* Problem details: Starting at the line that holds "How would you", set down each line through the end of the listing, exactly as written and with nothing added.
-- START Data listing --
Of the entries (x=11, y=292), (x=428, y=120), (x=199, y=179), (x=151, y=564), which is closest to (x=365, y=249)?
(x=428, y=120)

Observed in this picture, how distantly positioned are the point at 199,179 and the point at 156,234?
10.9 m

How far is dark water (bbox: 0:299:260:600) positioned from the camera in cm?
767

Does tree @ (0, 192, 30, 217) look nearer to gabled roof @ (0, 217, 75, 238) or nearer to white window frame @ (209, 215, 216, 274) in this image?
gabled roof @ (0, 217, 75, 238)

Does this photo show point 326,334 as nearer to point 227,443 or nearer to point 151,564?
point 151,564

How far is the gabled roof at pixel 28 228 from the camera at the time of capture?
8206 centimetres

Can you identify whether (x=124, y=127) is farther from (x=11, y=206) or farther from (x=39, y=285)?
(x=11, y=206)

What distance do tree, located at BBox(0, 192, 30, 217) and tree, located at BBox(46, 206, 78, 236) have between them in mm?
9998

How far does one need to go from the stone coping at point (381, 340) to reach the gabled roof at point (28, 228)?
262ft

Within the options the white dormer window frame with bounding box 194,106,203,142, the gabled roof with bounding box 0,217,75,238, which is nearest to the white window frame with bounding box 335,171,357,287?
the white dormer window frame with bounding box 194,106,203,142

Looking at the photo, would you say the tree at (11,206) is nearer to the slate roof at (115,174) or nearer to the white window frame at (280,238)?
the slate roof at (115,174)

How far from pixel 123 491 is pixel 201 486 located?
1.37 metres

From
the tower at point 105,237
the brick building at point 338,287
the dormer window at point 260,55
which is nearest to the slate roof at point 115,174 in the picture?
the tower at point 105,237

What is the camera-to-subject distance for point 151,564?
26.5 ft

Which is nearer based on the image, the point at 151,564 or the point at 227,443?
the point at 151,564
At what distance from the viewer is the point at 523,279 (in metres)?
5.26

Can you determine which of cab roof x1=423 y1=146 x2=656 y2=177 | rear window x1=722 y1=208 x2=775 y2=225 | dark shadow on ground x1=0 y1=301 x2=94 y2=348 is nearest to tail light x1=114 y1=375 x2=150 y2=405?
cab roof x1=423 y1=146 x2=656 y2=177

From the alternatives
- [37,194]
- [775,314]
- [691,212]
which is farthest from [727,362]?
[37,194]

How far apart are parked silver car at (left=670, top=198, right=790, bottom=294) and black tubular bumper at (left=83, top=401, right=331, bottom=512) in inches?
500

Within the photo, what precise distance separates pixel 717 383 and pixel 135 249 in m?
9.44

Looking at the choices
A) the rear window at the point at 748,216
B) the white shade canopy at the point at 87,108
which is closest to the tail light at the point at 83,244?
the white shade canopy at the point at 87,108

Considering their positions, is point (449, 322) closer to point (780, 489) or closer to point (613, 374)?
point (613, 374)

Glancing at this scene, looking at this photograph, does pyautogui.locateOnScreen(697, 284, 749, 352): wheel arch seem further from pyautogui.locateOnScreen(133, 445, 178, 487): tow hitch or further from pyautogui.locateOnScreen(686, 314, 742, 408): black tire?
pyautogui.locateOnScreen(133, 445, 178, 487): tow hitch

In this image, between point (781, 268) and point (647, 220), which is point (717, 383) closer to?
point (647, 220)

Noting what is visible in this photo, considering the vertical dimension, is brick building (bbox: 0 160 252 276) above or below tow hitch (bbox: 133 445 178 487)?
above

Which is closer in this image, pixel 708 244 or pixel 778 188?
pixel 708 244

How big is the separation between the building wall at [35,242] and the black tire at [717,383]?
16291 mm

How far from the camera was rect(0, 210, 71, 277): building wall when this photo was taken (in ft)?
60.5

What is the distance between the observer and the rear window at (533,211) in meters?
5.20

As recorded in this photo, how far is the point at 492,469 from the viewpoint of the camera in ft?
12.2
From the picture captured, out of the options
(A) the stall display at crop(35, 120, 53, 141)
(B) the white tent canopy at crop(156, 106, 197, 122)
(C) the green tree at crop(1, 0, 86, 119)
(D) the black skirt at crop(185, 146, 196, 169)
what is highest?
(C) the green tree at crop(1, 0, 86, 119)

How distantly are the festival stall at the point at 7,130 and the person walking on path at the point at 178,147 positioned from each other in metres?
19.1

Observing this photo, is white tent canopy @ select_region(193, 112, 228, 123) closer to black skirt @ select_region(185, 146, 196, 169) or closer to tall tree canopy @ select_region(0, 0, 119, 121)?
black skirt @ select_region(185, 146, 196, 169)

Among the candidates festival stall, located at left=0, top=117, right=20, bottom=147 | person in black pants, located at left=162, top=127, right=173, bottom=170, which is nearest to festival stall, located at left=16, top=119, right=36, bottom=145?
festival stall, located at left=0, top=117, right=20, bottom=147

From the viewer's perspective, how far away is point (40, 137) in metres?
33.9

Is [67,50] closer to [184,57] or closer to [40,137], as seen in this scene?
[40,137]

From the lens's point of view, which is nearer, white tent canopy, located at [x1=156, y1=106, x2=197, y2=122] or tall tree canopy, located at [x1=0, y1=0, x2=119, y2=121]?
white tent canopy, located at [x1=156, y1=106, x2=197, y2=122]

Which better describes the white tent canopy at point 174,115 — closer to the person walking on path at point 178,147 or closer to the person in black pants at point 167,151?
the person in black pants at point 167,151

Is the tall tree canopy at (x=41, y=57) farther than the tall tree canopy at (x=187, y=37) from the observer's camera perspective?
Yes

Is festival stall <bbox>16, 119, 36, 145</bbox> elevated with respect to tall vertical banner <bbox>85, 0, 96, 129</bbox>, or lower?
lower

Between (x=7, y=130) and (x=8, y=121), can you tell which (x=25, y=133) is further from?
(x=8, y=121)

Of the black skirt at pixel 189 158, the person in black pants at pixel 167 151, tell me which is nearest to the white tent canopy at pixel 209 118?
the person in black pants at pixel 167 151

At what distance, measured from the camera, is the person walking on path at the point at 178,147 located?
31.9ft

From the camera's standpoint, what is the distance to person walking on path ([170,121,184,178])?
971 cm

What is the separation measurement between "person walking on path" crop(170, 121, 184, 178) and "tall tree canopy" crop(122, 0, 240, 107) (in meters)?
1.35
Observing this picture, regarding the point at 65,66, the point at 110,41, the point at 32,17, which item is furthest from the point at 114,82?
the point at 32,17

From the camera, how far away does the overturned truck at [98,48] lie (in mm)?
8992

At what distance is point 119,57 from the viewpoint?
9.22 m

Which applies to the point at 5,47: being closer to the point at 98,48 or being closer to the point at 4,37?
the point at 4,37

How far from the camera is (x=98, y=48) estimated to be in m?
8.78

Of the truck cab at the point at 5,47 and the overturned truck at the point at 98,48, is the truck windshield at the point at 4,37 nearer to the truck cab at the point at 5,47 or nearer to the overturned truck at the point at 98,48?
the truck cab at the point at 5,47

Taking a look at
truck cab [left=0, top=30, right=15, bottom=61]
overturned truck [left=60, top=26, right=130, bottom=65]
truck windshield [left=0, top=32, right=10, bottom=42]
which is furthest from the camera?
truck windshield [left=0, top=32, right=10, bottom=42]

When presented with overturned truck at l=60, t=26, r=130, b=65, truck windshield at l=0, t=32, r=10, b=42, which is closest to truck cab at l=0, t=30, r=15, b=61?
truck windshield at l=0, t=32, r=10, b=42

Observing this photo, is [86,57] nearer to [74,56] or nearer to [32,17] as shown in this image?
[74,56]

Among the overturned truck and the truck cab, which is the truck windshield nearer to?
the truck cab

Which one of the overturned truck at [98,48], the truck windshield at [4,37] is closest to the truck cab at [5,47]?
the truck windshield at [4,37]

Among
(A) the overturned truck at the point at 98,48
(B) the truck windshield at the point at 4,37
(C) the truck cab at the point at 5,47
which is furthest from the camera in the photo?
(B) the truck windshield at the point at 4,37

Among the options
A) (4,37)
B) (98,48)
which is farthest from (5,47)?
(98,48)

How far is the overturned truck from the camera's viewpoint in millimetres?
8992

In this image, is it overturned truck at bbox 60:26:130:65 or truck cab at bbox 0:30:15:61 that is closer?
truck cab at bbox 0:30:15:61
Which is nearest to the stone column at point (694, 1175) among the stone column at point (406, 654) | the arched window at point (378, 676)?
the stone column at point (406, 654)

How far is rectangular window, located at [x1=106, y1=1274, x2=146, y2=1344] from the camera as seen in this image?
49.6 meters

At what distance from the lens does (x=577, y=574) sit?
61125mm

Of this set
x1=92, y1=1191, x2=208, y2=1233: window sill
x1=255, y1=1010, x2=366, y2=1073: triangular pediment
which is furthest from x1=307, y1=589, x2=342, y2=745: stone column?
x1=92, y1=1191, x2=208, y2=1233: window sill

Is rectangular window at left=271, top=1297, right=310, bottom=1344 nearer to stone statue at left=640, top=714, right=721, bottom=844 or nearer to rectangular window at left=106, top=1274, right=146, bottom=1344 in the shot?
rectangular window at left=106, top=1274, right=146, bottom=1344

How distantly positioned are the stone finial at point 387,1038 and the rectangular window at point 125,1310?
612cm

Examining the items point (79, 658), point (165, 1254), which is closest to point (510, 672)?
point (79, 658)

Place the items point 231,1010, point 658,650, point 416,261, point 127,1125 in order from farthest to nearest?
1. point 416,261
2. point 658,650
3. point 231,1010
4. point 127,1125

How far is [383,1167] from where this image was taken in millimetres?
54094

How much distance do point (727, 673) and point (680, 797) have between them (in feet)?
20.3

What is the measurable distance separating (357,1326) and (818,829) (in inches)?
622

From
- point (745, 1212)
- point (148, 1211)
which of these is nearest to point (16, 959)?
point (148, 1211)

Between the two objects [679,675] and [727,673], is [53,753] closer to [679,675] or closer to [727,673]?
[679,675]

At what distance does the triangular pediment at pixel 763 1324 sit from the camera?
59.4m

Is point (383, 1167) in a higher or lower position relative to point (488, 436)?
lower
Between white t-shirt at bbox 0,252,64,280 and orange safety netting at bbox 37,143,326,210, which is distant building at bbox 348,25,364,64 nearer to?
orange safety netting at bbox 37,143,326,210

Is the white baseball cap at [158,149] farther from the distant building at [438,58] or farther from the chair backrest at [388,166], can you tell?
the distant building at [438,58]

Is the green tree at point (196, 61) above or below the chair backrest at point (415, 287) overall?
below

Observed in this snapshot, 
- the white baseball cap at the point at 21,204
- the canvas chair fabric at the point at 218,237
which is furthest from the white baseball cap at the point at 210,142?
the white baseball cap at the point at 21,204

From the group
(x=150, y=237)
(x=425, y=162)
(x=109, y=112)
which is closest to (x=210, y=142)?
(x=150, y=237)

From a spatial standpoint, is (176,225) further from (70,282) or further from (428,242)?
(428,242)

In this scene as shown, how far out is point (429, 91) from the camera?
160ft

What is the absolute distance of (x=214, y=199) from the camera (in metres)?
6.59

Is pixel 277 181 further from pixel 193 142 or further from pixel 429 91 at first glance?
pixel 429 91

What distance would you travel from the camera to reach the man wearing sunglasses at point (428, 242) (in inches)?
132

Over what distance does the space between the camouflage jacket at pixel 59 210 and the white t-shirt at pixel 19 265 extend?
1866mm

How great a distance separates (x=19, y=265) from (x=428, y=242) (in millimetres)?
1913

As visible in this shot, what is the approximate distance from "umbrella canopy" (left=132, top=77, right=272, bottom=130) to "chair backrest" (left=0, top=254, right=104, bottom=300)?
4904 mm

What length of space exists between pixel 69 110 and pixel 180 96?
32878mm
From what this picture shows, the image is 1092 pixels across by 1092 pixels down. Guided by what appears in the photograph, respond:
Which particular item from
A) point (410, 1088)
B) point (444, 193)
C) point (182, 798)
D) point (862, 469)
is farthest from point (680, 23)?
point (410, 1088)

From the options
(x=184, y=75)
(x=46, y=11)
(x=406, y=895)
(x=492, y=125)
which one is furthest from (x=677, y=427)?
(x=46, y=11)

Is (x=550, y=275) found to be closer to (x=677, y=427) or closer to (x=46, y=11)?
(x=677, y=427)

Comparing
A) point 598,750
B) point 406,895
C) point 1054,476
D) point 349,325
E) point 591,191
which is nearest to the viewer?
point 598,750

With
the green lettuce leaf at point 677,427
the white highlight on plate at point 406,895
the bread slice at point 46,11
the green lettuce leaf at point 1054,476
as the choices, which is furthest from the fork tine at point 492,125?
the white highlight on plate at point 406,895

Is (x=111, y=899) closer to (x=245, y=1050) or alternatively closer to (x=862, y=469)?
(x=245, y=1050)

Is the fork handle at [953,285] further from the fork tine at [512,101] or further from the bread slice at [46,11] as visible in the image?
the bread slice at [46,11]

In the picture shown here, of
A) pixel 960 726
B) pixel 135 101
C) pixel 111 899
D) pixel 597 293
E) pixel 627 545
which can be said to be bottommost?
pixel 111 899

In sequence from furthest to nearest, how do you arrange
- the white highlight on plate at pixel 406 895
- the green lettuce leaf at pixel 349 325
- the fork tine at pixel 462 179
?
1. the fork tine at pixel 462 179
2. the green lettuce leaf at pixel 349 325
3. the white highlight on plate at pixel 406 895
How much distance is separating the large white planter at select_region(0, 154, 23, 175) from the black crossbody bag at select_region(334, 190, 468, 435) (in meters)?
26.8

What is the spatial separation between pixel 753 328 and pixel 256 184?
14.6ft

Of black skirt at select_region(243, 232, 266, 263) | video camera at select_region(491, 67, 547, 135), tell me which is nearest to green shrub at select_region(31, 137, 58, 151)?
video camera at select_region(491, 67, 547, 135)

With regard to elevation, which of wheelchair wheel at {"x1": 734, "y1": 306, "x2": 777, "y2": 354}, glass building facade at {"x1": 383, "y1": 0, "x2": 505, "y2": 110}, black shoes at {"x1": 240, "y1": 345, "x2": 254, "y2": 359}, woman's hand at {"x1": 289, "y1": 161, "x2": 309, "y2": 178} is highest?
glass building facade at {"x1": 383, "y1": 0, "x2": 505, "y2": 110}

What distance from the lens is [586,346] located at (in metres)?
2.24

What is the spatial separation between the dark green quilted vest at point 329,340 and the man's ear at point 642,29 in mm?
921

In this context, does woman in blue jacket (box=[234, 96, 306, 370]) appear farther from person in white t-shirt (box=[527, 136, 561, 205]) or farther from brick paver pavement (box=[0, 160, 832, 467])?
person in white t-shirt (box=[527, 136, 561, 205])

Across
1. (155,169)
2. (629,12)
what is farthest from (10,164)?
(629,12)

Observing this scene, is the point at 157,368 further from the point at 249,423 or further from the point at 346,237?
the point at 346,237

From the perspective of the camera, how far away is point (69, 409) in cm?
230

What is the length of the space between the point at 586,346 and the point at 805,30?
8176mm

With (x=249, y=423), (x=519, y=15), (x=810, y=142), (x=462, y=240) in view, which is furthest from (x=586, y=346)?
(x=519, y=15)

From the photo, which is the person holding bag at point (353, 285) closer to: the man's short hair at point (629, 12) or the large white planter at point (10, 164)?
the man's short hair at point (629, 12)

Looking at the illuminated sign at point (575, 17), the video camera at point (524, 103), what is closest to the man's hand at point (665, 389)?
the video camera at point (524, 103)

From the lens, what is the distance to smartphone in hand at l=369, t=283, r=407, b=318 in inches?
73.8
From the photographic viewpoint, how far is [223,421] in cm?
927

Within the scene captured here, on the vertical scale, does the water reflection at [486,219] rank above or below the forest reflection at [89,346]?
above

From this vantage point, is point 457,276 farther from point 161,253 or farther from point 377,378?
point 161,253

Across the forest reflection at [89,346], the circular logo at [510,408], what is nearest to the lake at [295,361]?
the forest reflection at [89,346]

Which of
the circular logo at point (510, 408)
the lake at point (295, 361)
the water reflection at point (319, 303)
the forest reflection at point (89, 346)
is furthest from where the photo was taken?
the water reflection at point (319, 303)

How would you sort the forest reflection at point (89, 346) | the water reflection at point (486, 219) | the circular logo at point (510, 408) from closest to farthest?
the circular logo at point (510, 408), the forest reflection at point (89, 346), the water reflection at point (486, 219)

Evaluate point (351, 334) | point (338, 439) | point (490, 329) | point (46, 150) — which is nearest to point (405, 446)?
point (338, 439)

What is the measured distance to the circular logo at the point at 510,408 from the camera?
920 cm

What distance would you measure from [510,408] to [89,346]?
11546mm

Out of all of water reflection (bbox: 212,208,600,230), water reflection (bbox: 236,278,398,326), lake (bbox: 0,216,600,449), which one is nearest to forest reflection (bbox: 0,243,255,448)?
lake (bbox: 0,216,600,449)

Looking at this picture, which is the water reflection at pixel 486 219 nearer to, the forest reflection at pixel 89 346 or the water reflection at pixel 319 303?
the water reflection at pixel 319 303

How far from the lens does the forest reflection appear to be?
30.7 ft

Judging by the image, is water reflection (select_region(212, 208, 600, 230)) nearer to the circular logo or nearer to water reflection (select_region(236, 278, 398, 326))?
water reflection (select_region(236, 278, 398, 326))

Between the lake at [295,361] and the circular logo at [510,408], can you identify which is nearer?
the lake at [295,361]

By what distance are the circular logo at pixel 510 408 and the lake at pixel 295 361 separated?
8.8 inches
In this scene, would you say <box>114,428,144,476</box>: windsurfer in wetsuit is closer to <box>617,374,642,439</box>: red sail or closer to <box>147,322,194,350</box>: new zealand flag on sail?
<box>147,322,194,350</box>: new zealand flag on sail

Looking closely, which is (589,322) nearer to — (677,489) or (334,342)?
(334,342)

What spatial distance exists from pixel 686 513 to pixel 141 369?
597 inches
-- END Data listing --
* Full answer:
How would you sort the forest reflection at point (89, 346) | the water reflection at point (486, 219) | the circular logo at point (510, 408) from closest to farthest?
the circular logo at point (510, 408), the forest reflection at point (89, 346), the water reflection at point (486, 219)

Evaluate point (351, 334) | point (338, 439) | point (490, 329) | point (46, 150) — which is nearest to point (405, 446)?
point (338, 439)

What is the measured distance to the circular logo at the point at 510,408 from the camera?
920 cm

What distance would you measure from [510,408] to [89,346]?
11546mm

Out of all of water reflection (bbox: 212,208,600,230), water reflection (bbox: 236,278,398,326), lake (bbox: 0,216,600,449), which one is nearest to forest reflection (bbox: 0,243,255,448)?
lake (bbox: 0,216,600,449)

Looking at this picture, which is the water reflection at pixel 486 219 nearer to, the forest reflection at pixel 89 346 or the water reflection at pixel 319 303?
the water reflection at pixel 319 303

How far from the lens does the forest reflection appear to be?
30.7 ft

Judging by the image, is water reflection (select_region(212, 208, 600, 230)) nearer to the circular logo or nearer to water reflection (select_region(236, 278, 398, 326))?
water reflection (select_region(236, 278, 398, 326))

Between the lake at [295,361] and the circular logo at [510,408], can you identify which is nearer?
the lake at [295,361]

By what distance are the circular logo at pixel 510 408 and the lake at pixel 295 361 separated?
8.8 inches
In this scene, would you say <box>114,428,144,476</box>: windsurfer in wetsuit is closer to <box>617,374,642,439</box>: red sail or closer to <box>147,322,194,350</box>: new zealand flag on sail?
<box>147,322,194,350</box>: new zealand flag on sail

Looking closely, which is (589,322) nearer to — (677,489) or (334,342)?
(334,342)

What spatial distance exists from pixel 686 513 to pixel 141 369?
597 inches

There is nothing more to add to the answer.